4. The novel railway signal cable terminating method as claimed in claim 3, wherein: and seventhly, inserting the heat insulation plate between the aluminum sheath and the cable core wire when the copper-aluminum composite connecting piece is welded with the aluminum sheath, wherein the welding of the copper-aluminum composite connecting piece and the aluminum sheath adopts a low-temperature cold welding technology, and the single-point welding temperature is not more than 20 ℃.

5. The novel railway signal cable termination method as claimed in claim 4, wherein: in the step eight, the shielding ring is an integrated structure formed by mutually nesting two non-closed copper rings with different diameters, and an annular gap is reserved between the two copper rings.

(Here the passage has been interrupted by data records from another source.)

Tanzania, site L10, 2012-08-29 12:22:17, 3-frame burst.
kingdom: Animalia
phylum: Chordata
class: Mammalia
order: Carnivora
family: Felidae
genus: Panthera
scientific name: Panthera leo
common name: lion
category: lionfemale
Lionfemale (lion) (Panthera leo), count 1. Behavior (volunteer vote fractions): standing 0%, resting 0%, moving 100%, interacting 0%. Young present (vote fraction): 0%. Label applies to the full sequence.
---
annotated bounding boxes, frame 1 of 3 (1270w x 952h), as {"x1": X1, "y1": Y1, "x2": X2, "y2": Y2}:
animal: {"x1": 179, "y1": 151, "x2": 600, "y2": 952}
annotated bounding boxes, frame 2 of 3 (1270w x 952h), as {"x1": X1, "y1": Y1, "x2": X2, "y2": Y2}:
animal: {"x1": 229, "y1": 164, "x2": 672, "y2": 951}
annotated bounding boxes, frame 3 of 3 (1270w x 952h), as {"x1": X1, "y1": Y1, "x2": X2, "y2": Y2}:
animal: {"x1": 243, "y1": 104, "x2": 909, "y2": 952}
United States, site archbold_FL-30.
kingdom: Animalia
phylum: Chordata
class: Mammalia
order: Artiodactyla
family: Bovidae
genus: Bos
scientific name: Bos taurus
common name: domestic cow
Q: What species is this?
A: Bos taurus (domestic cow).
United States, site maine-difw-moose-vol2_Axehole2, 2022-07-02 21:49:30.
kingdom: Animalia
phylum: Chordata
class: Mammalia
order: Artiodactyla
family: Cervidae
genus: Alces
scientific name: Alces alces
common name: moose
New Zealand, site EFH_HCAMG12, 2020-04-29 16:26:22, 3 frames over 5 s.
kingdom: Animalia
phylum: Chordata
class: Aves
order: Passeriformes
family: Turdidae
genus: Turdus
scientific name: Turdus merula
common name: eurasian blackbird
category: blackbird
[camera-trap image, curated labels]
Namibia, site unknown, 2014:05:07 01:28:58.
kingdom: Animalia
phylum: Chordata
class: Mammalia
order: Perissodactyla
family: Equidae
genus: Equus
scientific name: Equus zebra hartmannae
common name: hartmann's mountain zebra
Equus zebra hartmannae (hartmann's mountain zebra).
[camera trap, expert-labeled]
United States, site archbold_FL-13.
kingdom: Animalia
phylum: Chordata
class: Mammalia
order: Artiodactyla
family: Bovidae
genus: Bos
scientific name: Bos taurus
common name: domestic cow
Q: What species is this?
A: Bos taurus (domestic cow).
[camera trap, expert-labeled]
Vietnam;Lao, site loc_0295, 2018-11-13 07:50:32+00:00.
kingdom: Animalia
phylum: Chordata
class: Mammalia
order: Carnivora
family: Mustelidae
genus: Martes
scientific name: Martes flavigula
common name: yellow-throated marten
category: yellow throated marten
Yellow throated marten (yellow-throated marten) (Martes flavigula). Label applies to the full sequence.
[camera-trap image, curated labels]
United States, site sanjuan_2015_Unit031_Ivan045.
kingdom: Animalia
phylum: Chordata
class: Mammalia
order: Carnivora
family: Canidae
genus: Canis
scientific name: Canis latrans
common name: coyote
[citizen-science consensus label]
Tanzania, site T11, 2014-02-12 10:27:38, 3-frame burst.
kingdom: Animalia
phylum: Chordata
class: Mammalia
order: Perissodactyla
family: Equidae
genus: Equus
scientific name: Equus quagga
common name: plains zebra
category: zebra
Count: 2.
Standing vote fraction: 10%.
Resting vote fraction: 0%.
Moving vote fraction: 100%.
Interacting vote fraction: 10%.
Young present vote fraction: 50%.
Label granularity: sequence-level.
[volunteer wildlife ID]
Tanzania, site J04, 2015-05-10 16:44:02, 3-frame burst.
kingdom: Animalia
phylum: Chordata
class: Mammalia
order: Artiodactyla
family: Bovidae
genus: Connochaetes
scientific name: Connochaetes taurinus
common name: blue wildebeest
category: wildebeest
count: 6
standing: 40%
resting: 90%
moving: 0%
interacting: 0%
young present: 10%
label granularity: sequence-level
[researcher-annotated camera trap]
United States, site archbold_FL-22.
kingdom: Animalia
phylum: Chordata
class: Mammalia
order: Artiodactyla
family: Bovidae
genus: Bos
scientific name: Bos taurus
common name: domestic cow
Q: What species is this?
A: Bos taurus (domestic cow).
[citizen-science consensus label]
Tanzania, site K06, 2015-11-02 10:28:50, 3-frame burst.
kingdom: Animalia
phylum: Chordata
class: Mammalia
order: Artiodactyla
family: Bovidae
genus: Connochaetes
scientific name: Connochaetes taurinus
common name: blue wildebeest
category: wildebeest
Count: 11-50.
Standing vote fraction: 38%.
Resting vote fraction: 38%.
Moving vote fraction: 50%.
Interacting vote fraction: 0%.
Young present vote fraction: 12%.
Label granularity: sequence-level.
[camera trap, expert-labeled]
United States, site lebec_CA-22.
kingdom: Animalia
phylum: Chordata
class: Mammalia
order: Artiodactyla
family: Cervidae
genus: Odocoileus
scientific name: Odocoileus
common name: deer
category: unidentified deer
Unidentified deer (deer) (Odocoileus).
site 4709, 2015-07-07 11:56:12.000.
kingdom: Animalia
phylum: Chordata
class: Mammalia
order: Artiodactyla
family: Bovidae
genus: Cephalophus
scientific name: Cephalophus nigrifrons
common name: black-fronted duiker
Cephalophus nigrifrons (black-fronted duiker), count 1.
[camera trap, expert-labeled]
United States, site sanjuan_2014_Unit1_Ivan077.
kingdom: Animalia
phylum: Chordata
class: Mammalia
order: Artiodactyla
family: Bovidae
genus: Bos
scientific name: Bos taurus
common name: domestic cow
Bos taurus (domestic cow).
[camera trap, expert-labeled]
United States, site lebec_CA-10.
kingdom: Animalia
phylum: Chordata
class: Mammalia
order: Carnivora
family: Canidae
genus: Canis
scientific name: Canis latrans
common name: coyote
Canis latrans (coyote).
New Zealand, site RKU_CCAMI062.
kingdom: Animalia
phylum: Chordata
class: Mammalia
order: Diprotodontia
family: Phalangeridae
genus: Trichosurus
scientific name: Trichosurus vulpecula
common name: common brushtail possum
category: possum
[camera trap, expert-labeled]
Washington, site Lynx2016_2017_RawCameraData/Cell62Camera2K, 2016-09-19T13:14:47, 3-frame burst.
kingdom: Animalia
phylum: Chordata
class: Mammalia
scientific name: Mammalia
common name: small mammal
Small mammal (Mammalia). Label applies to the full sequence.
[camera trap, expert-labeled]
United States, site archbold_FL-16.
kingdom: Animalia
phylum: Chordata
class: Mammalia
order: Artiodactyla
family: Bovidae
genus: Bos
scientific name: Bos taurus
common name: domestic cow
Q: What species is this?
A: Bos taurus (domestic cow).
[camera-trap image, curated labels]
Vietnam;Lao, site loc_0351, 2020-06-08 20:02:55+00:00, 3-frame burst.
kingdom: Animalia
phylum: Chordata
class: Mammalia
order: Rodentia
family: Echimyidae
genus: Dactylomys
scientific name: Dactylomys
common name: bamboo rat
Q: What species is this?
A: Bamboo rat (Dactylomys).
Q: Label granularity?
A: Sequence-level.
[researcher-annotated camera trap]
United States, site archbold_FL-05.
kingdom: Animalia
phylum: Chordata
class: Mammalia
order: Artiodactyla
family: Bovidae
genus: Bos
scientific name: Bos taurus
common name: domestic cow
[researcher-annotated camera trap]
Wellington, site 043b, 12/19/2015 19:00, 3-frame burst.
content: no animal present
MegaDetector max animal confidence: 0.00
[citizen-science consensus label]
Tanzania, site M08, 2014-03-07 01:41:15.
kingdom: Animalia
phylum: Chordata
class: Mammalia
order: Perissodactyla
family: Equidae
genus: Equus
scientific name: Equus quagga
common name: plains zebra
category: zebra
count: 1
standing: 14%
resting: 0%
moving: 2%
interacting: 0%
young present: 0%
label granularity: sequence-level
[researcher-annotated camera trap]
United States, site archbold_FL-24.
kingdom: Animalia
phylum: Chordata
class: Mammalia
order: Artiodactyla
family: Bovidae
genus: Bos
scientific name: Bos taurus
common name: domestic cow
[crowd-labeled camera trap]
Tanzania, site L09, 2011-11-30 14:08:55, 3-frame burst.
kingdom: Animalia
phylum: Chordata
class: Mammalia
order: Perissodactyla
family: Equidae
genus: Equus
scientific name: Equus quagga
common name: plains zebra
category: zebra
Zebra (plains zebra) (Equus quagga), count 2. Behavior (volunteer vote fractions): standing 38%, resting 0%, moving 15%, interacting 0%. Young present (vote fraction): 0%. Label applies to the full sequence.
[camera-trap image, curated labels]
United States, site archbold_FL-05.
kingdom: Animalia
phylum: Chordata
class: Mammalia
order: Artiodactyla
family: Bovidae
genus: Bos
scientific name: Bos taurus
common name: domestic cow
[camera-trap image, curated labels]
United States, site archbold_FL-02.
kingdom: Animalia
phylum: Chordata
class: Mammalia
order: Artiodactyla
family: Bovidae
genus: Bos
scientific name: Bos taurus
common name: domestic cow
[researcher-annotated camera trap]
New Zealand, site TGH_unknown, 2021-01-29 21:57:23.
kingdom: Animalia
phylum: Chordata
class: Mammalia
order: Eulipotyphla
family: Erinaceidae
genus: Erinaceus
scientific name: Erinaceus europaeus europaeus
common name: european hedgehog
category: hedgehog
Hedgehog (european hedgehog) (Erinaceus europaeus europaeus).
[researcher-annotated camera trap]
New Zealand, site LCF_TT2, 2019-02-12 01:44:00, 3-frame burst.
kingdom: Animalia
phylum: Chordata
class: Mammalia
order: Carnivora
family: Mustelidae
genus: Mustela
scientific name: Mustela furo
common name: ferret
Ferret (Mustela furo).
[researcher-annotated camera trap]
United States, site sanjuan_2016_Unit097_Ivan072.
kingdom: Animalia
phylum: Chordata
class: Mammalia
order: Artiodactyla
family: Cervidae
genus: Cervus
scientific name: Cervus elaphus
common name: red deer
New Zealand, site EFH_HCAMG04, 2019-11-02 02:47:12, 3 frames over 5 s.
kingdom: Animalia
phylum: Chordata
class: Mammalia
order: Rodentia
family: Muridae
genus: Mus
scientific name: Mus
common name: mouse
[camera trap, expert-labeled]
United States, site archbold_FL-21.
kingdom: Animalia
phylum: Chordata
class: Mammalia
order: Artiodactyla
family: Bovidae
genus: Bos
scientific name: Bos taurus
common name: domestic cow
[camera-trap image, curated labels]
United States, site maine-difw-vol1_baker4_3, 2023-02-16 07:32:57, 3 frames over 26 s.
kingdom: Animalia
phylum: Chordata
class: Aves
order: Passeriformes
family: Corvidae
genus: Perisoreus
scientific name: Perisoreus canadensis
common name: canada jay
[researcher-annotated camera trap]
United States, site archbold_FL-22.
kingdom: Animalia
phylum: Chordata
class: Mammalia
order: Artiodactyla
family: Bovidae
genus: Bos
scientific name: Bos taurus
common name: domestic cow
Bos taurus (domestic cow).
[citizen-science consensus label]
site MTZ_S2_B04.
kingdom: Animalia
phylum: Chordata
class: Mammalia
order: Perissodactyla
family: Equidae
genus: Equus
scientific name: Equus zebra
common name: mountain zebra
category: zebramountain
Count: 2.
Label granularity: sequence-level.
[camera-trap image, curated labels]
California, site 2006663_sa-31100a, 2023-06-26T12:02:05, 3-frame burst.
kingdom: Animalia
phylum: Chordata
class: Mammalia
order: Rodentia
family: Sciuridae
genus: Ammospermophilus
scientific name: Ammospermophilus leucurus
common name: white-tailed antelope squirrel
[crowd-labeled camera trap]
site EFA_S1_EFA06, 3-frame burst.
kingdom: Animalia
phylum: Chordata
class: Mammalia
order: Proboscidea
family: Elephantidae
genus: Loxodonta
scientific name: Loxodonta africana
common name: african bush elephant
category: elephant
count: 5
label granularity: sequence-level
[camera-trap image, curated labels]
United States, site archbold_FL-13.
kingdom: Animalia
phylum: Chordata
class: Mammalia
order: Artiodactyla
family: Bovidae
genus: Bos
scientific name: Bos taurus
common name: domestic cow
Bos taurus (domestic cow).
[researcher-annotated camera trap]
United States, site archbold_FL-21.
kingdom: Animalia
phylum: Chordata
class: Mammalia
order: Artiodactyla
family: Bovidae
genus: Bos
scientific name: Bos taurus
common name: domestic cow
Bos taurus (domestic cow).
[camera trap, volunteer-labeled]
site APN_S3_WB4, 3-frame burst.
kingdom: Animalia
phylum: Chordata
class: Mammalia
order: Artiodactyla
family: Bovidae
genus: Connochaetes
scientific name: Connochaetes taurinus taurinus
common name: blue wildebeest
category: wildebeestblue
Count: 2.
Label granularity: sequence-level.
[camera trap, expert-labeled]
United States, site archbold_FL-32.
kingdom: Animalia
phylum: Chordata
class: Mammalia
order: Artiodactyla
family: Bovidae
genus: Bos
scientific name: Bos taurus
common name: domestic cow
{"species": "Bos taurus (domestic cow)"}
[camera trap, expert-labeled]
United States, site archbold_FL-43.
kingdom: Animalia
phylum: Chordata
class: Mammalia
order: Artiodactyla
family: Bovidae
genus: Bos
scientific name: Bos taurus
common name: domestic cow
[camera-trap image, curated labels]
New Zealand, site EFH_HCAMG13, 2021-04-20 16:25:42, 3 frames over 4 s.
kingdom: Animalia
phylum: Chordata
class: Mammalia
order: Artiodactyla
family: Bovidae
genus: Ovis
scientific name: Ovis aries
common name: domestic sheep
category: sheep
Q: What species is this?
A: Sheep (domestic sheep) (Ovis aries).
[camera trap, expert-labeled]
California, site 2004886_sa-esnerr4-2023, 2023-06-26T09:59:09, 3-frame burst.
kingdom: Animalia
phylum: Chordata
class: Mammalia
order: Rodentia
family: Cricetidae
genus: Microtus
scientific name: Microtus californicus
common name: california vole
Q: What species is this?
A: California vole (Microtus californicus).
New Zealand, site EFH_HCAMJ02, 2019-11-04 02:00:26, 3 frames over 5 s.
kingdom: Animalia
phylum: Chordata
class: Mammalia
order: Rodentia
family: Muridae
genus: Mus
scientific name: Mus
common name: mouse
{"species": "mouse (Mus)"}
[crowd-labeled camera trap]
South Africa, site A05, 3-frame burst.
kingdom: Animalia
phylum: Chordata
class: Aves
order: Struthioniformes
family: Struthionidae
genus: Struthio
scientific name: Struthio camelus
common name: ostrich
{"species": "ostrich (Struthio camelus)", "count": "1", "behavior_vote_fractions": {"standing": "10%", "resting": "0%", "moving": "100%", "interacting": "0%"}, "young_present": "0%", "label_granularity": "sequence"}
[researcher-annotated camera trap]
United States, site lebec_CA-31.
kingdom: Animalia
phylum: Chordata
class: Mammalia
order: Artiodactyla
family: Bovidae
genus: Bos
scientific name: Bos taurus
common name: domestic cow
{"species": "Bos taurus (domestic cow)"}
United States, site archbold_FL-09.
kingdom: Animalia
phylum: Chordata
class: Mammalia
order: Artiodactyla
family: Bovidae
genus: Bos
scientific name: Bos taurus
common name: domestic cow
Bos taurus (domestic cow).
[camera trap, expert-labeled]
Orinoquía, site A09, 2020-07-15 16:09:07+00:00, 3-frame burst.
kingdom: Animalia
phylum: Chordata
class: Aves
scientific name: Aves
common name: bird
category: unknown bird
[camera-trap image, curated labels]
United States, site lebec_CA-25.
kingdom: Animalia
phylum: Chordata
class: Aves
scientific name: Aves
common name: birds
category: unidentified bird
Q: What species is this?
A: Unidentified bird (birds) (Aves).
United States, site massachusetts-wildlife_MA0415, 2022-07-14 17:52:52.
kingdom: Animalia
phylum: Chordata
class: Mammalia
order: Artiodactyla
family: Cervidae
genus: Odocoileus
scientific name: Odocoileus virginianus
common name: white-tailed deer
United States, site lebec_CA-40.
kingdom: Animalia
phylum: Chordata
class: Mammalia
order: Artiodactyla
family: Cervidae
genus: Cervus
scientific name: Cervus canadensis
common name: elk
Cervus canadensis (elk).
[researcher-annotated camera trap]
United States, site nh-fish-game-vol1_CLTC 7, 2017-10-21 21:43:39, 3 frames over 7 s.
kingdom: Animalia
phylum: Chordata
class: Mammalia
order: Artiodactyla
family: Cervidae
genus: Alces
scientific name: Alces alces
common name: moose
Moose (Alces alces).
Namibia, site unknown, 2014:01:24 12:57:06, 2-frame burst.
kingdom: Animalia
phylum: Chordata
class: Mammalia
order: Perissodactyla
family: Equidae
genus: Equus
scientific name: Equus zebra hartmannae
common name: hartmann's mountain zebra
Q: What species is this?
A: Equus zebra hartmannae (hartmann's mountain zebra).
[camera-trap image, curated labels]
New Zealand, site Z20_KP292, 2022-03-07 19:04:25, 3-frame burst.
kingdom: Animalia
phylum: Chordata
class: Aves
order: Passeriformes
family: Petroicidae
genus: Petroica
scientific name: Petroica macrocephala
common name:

6. The novel railway signal cable termination method of claim 5, wherein: and step eight, when the annular gap is welded, firstly filling the annular gap with a copper wire with the diameter of 1mm, inserting the heat insulation plate between the shielding ring and the cable core wire, and then firmly welding by brazing.

7. The utility model provides a novel railway signal cable becomes end box, includes box body, ground terminal and ground connection connecting piece, and ground terminal outside-in runs through and is provided with the injecting glue mouth the box body is arranged in ground terminal in the box body passes through the wire and is connected with ground connection connecting piece, the casing cover is established on the cable, ground connection connecting piece with armor steel band, aluminum sheath and heart yearn shielding layer in the cable are connected, and pass through the injecting glue mouth carries out injecting glue, characterized by in to the box body: the grounding connecting piece comprises a copper-aluminum composite connecting piece, a steel-copper composite connecting piece and a shielding ring;

the shielding ring comprises two non-closed copper rings with different diameters, one end of the copper ring with a small diameter is coaxially embedded into the copper ring with a large diameter and fixedly connected into an integrated structure, an annular gap for embedding the core wire shielding layer is reserved between the two copper rings, the shielding ring is sleeved at the end part of the core wire shielding layer, the core wire shielding layer and the core wire drain wire are placed in the annular gap and filled with copper wires to be welded in the annular gap, and the outer wall of the copper ring with the large diameter is welded with the wires.

8. The novel railway signal cable terminating box according to claim 7, wherein: the copper material of the steel-copper composite connecting piece and the copper material of the copper-aluminum composite connecting piece are welded with the conducting wire together through brazing.

9. The novel railway signal cable terminating box according to claim 7, wherein: and copper wires are filled in the annular gaps during welding.